Though it isn’t immediately apparent - carbon monoxide detectors, minimum wage, salamanders & egrets, rent control, and NIMBYism - all go right through the heart of real estate investing and contribute to the long-term cycle of homelessness.

 

A giant takeaway for you here, is that, what is the common denominator in ALL of these factors. There is one common theme. 

 

You know what that is - it is Government intervention.

 

Government intervention and interference in the free market - is the contributor here - excessive safety, minimum wage, protecting salamanders & egrets, rent control, and NIMBYism. 

 

Every single one of them. 

 

And now, maybe if you’re a new Get Rich Education listener - especially - you might be wondering, am I some anti-government guy where I think that the answer to EVERYTHING is free market economics.

 

Well, though I think that less government would be better. 

 

I’ll tell you that SOME government regulation is good - just less than what we have now. 

 

For example, look at all the smoky, hazy pollution in Pittsburgh, PA in the 1970s. It was a hazard to your health just to walk Pittsburgh then.

 

You might have heard about this: famously, in the summer of 1969 - An oil slick in Ohio’s Cuyuhoga River caught on fire.

 

Companies were committing rampant pollution such that it was a hazard to human health.
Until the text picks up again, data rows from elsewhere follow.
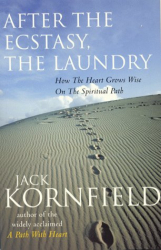 Jack Kornfield: After the Ecstacy, the Laundry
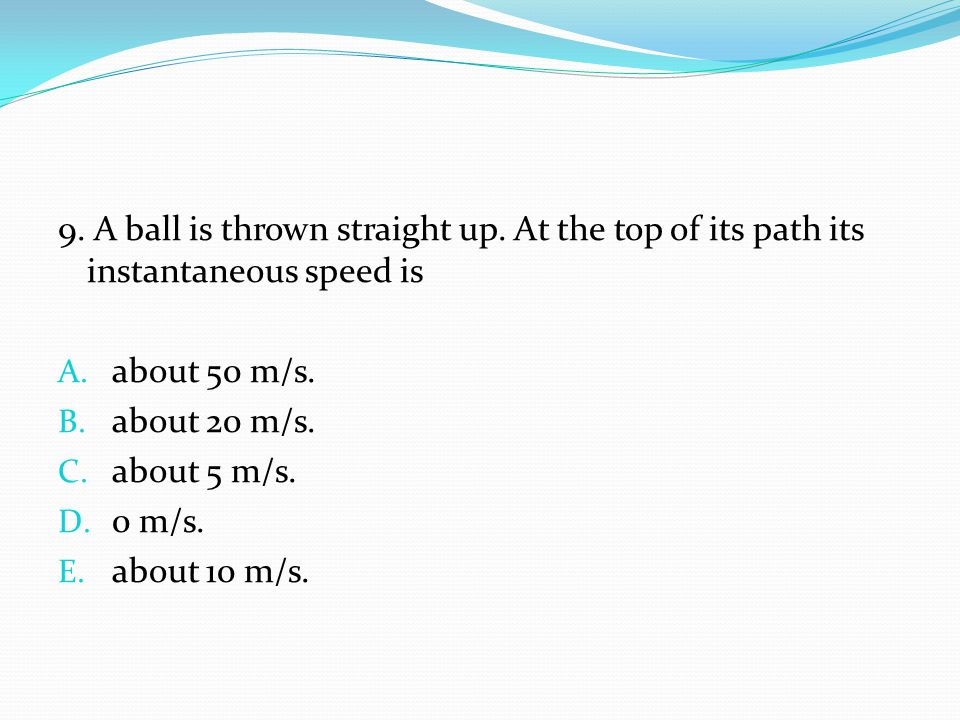 9. A ball is thrown straight up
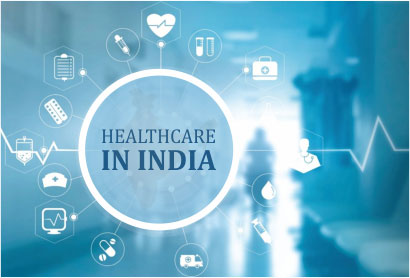 HEALTHCARE IN INDIA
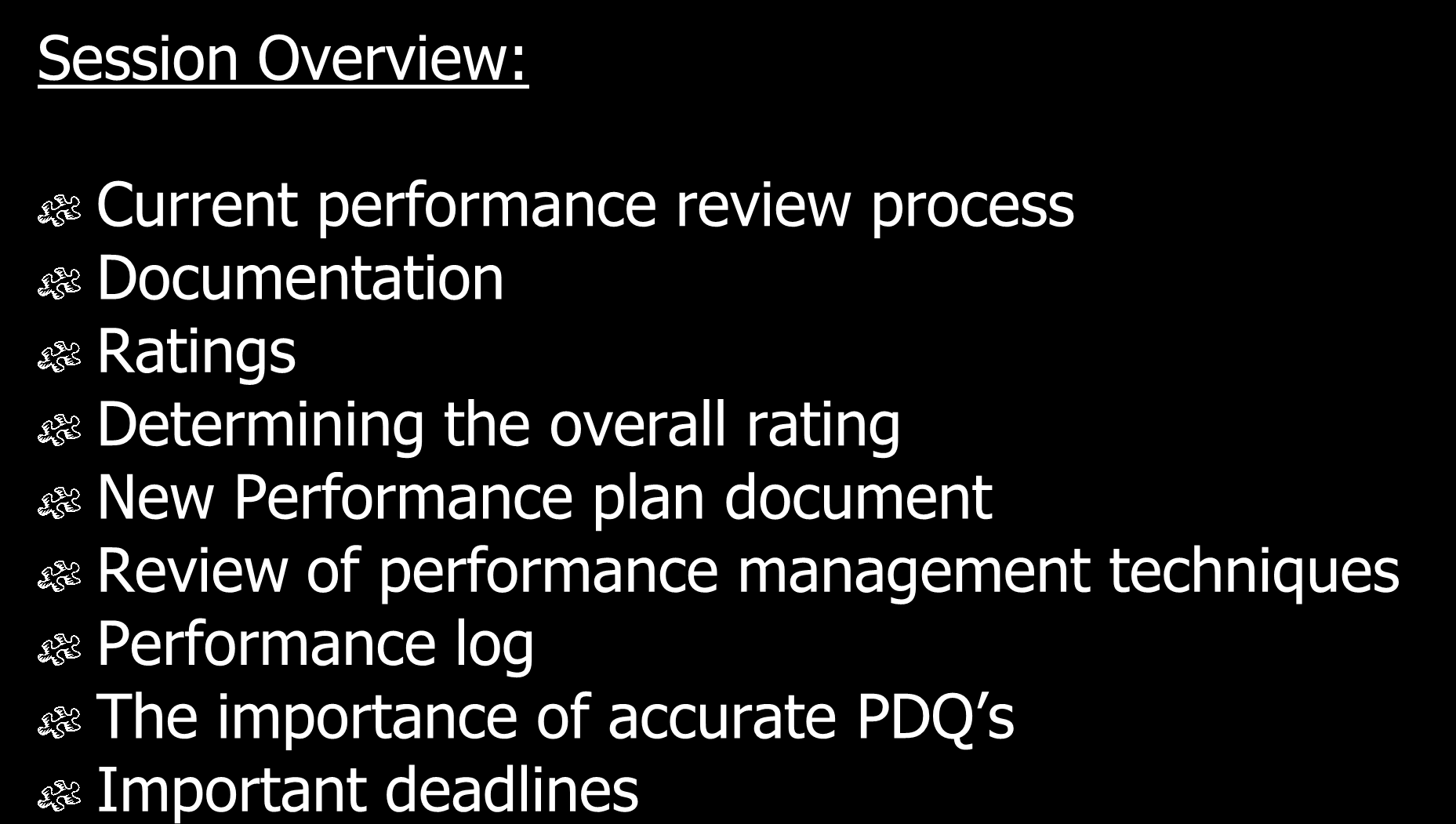Session Overview: Current performance review process Documentation Ratings Determining the overall rating New Performance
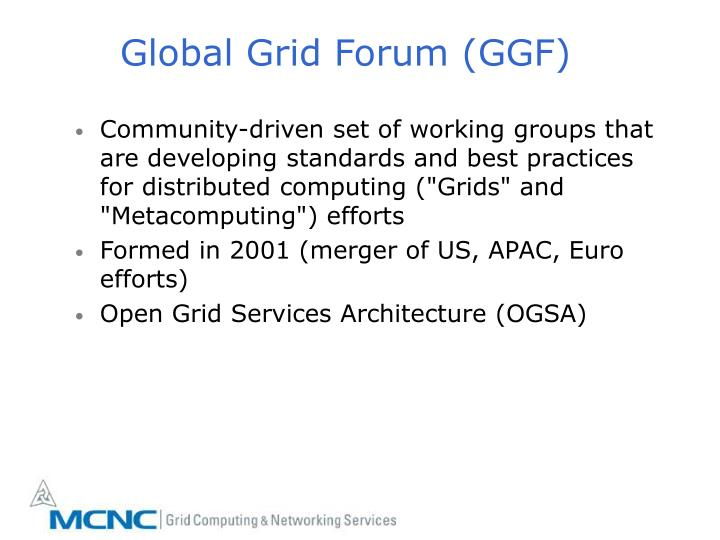 Global Grid Forum (GGF)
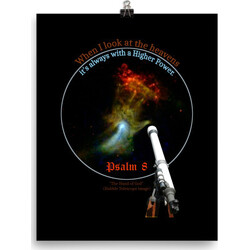 When I look at the heavens ... Higher Power Psalm 8  poster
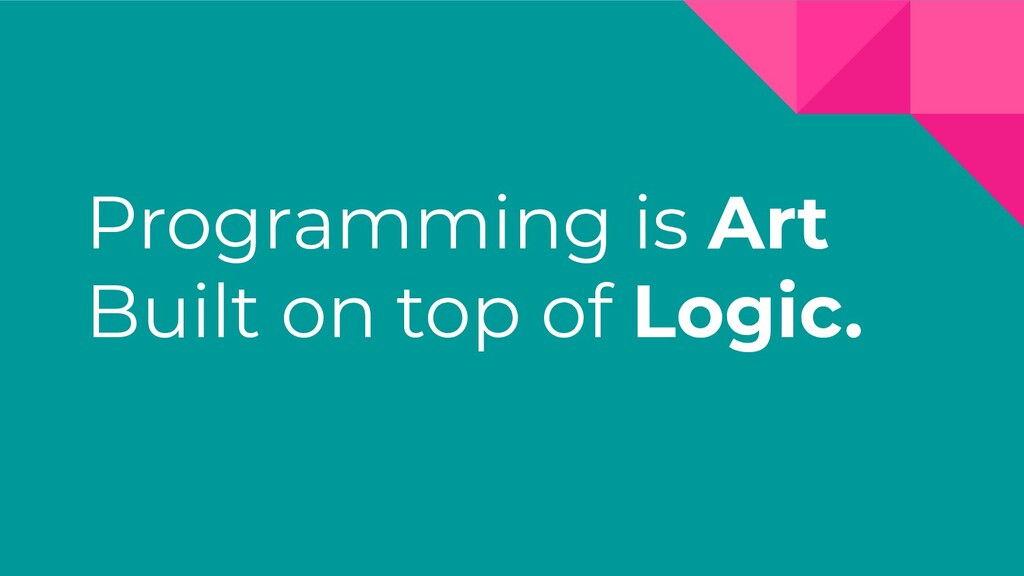 Programming is Art Built on top of Logic.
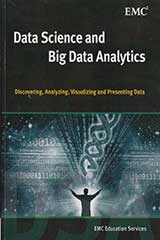 Data science and big data analytics : discovering, analyzing, visualizing and presenting data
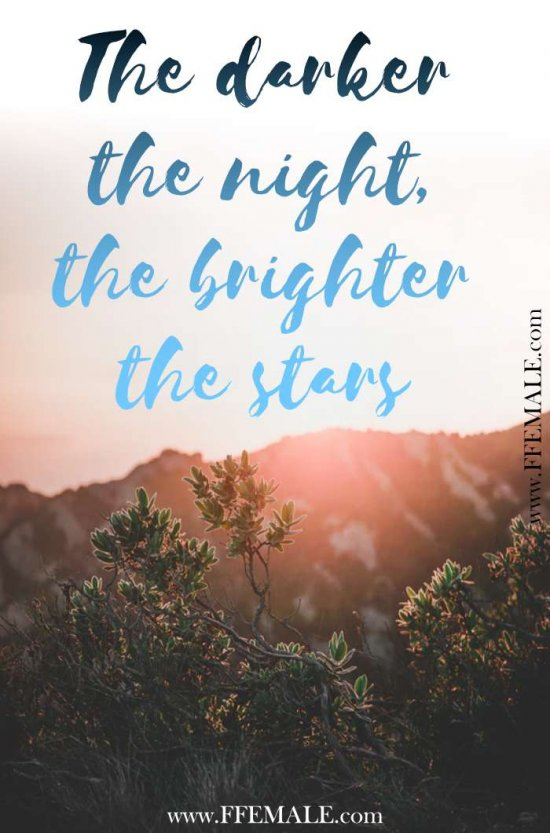 50+ Deep Motivational quotes: The darker the night, the brighter the stars #quotes #deep #motivation #inspiration #quote
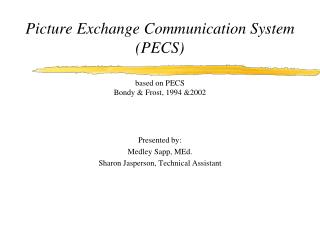 Picture Exchange Communication System (PECS) based on PECS Bondy & Frost, 1994 &2002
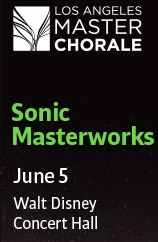 Post image for Los Angeles Music Preview: SONIC MASTERWORKS (Los Angeles Master Chorale at Disney Hall)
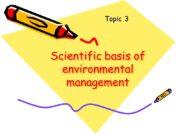 Scientific basis of environmental management Topic 3 Plan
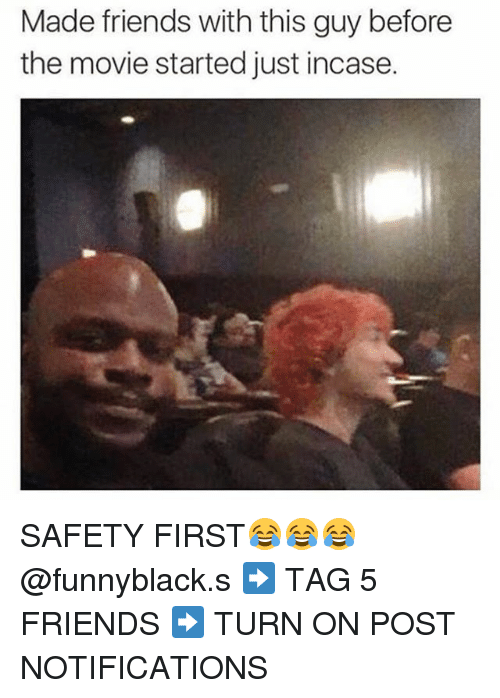 Dank Memes: Made friends with this guy before  the movie started just incase. SAFETY FIRST😂😂😂 @funnyblack.s ➡️ TAG 5 FRIENDS ➡️ TURN ON POST NOTIFICATIONS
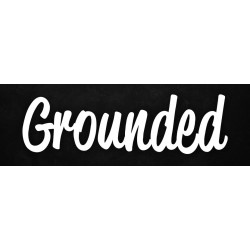 Grounded- Sticker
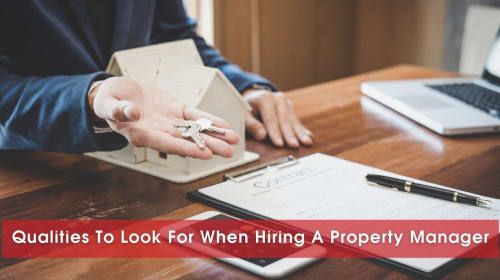 9 Qualities To Look For When Hiring Your Next Property Manager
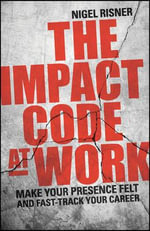 The Impact Code at Work: Make Your Presence Felt and Fast-Track Your Career : Live the Life You Deserve for You and Your Business - Wiley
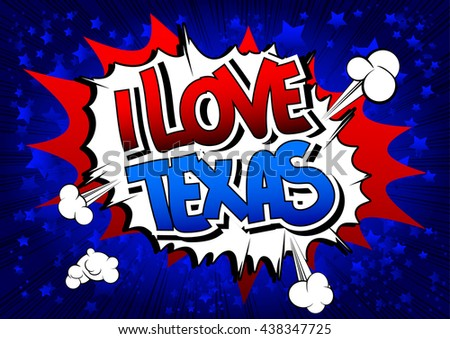 I Love Texas - Comic book style word on comic book abstract background.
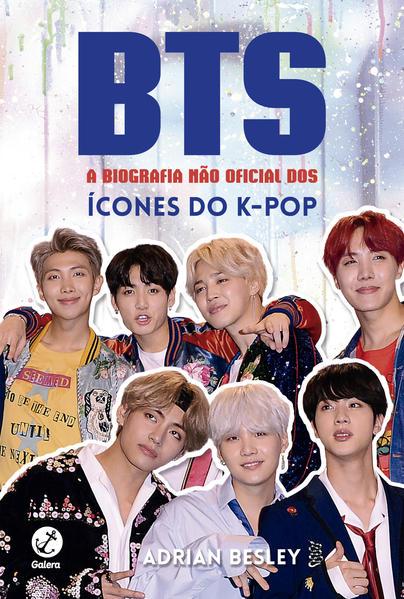 BTS: A biografia não oficial dos ícones do K-pop, livro de Adrian Besley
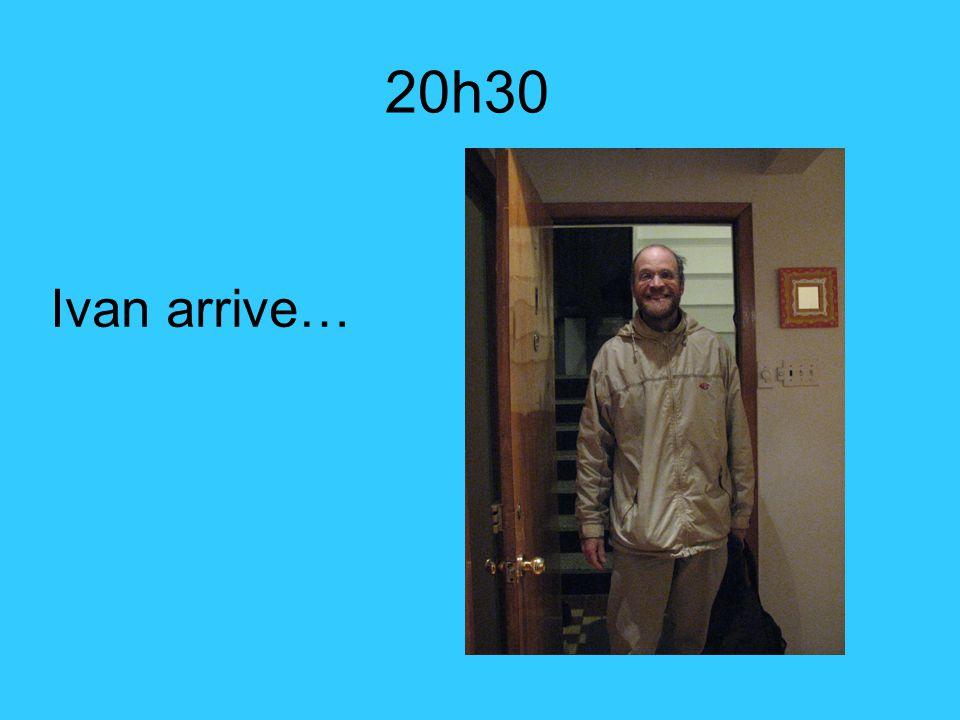 Ivan arrive… 20h30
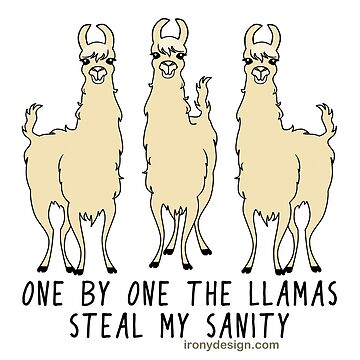 One by One the Llamas Steal my Sanity Funny by ironydesigns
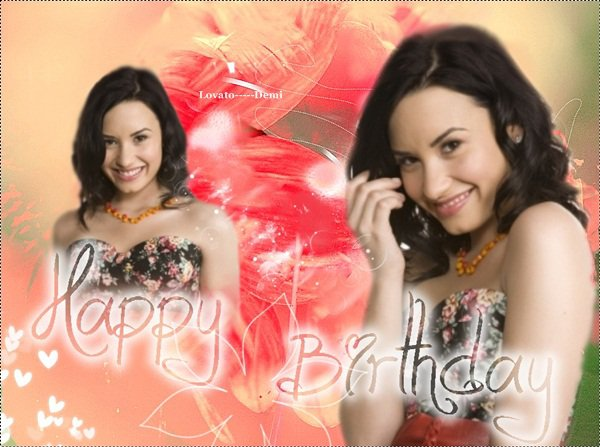 Happy Birthday!!! Lovato-----Demi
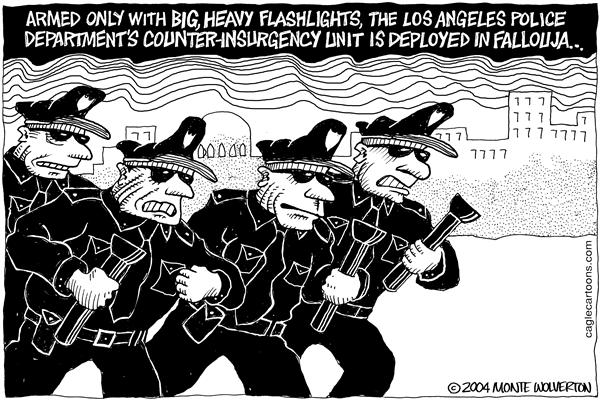 Wolverton - Cagle Cartoons - LAPD Flashlights in Fallouja - English - Iraq, Los Angeles, LA, Police, Flashlights, Insurgency, Fallouja, fallujah, iraqi, troops, deploy, deployed, insurgent, LAPD, flashlight, weapon, weapons, armed, law enforcement, police brutality, police, cops, courts
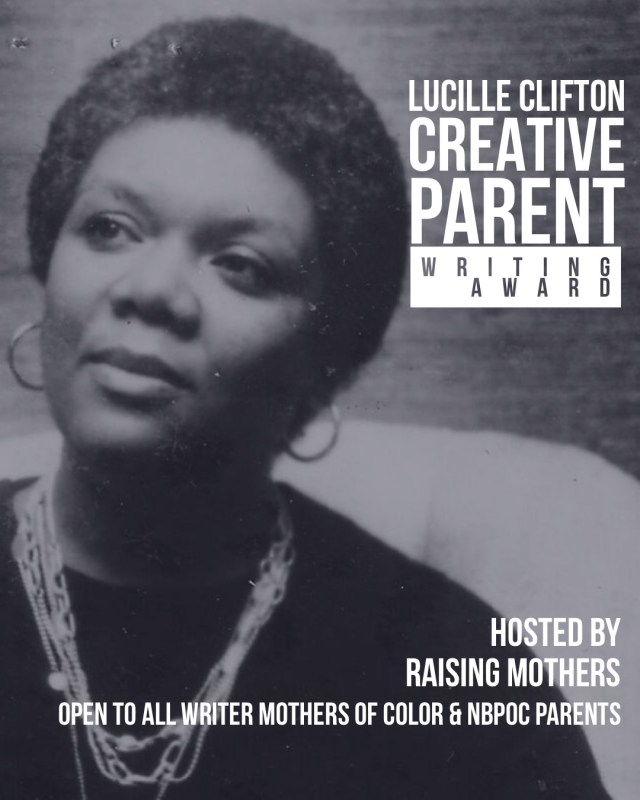 Image of Lucille Clifton. Text on image reads: Lucille Clifton Creative Parent Writing Award. Hosted by Raising Mothers. Open to all writer mothers of color & NBPOC parents.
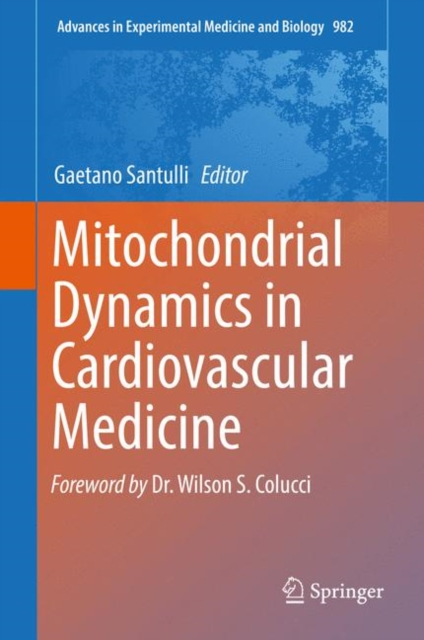 Mitochondrial Dynamics in Cardiovascular Medicine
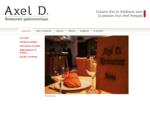 Le chef Axel Desessart vous invite à découvrir sa cuisine d039;ici et d039;ail...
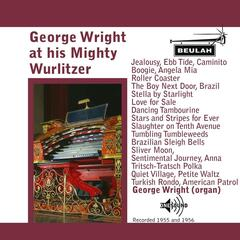 George Wright At His Mighty Wurlitzer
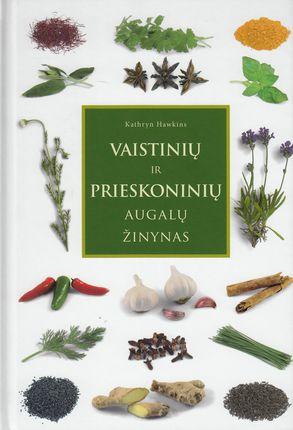 Vaistinių ir prieskoninių augalų žinynas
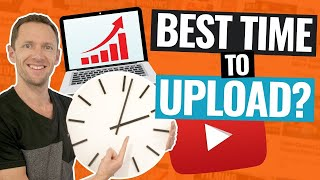 Best Time To Upload YouTube Videos to YOUR Channel!
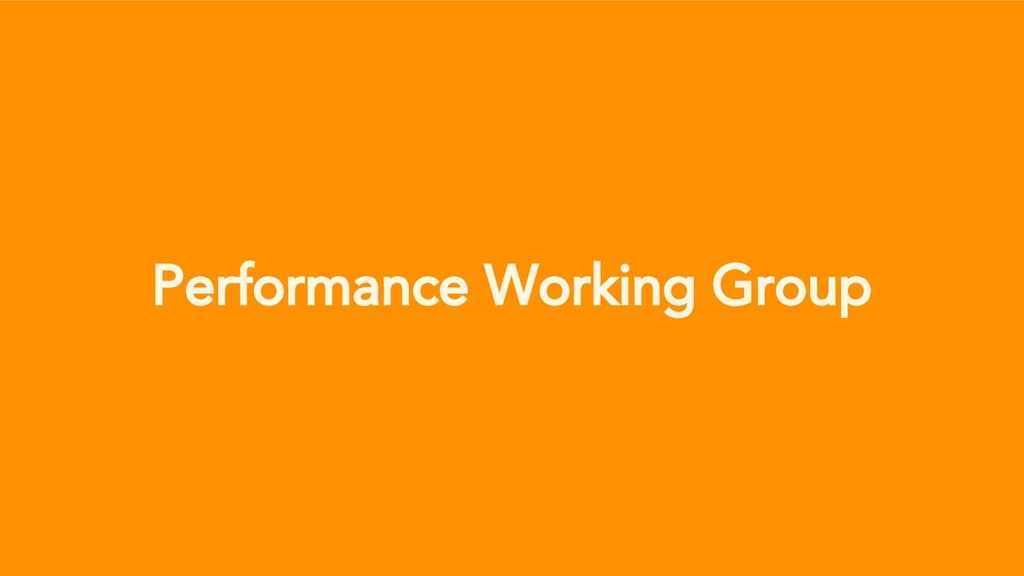 Performance Working Group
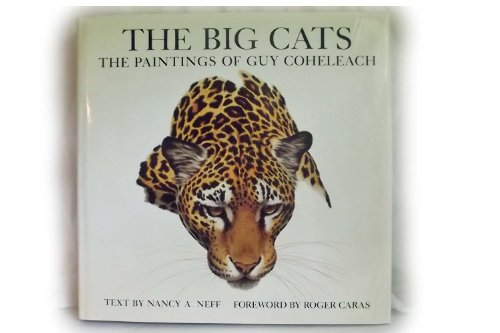 The Big Cats: The Paintings of Guy Coheleach: Coheleach, Guy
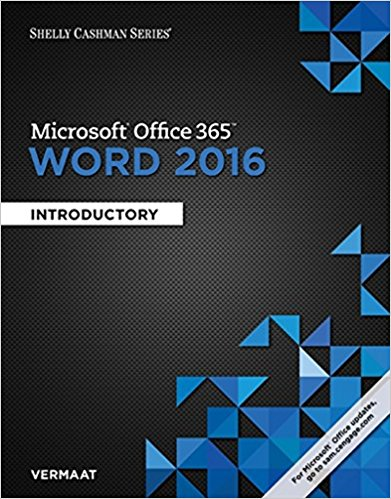 Test bank for Microsoft® Office 365 & Word 2016: Introductory 1st Edition Misty E. Vermaat ISBN: 9781305870994 9781305870994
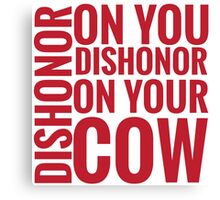DISHONOR! Canvas Print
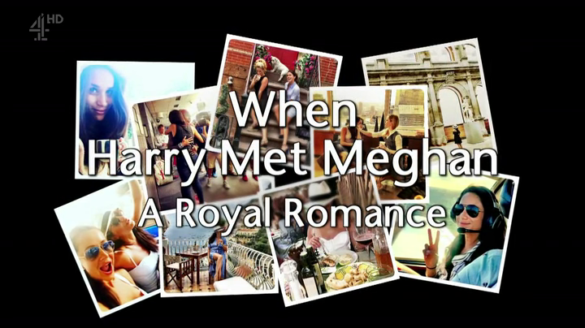 When Harry Met Meghan: A Royal Romance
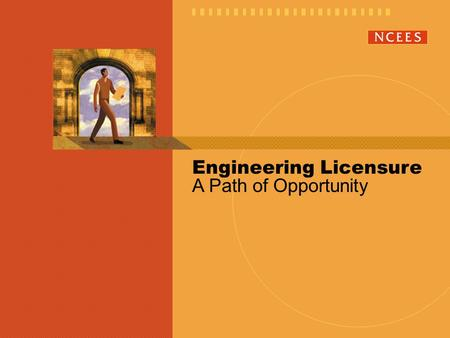 Engineering Licensure A Path of Opportunity. www.engineeringlicense.com National Council of Examiners for Engineering and Surveying.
Well, government regulations like the Federal Clean Water Act Of 1972 helped to clean that up.

 

So, that regulation helped. Government has a role, but it’s often overly intrusive.

 

When it comes to you helping the homeless directly, I like the campaign slogan that says, “Give real change, not small change.” 

 

That means, don’t give money directly to panhandlers on the street. Where do you think that your goes then? Probably straight to cheap monarch vodka in those plastic bottles.

 

Also, if you don’t want to see homeless people in your neighbourhood, don’t give to them if they’re on your city’s street corner - like they are mine - because you’ve just given them an incentive to show up there again & do the same thing.

 

So instead of small change, give real change. When you donate to your local homeless shelter or soup kitchen, your money is going to do MORE REAL GOOD for the homeless.

 

It’s going to provide them with shelter, or educational resources, or a computer so that they might be able to apply for a job. That’s real change.

 

You want to help the homeless? I think that’s great. That’s kind. Give real change, not small change.

 

When it comes to NIMBYism and the environment, there’s a great saying out there.

 

What do you call a developer –  someone who wants to build a house.  Well, what do you call an environmentalist – someone who already owns the house, [LAUGHING] because they don’t want anyone else to build there, right?

 

Well, we avoid investing in coastal areas here at Get Rich Education. They’re what I call the volatile markets - they have a history of more regulation, more rent control, and more laws that are disadvantageous to property owners.

 

Just more reason … as to why we invest in the U.S. Midwest & South. They’re what I call the stable markets.

 

You’re listening to Get Rich Education, Episode 306.

 

We are your source for independent groundbreaking, original content on really three main topics: real estate investing is what we major in - with minors in both wealth mindset, and real estate economics. 

 

Get Rich Education is not affiliated with any large media conglomerate. 

 

And we’re here to enrich you - and sometimes even rescue you & help you survive in this widening difference between the “haves” and “have nots” - that continues to broaden in pandemic times.

 

This show is also when you can find all your finance heroes - that have come onto the show to run alongside me for an episode.

 

Check our shows published over the years to find me here with the best-seller finance author of all-time Robert Kiyosaki, the world’s leading sales trainer Grant Cardone, global wealth mindset magnate T. Harv Eker, and other economic minds and thought leaders Jim Rogers, Jim Rickards, Sharon Lechter - all your favorite thought leaders are here on this show.

 

We have more of them coming onto the show in the future, including the upcoming Get Rich Education debut of success thought leader Hal Elrod and others.

 

There is so much real estate & economics news that the pandemic is providing to us ... more & faster than before.

 

We bring you that here. Also, be sure to subscribe to the DQYDD Letter. That’s our wealth-building email letter that you can get at GetRichEducation.com

 

A lot of times, I can write you something in the letter faster than I can get it out here on our weekly show. Yes, I do write the letter myself - and email it directly to you.

 

Never any spam - never sharing your email address with others, of course.

 

Also, would you like to join me on a live webinar? We’re looking at doing some of those soon. Look for those announcements - in the Don’t Quit Your Daydream Letter as well.

 

Information, actionable resources, and education -  

 

Get ahold of that completely free - at GetRichEducation.com

 

Again, What do you call a developer –  someone who wants to build a house.  What do you call an environmentalist – someone who already owns the house.

 

Kind of exciting next - A world class city where the real estate numbers actually make sense for you … straight ahead.

 

I’m Keith Weinhold. This is Get Rich Education.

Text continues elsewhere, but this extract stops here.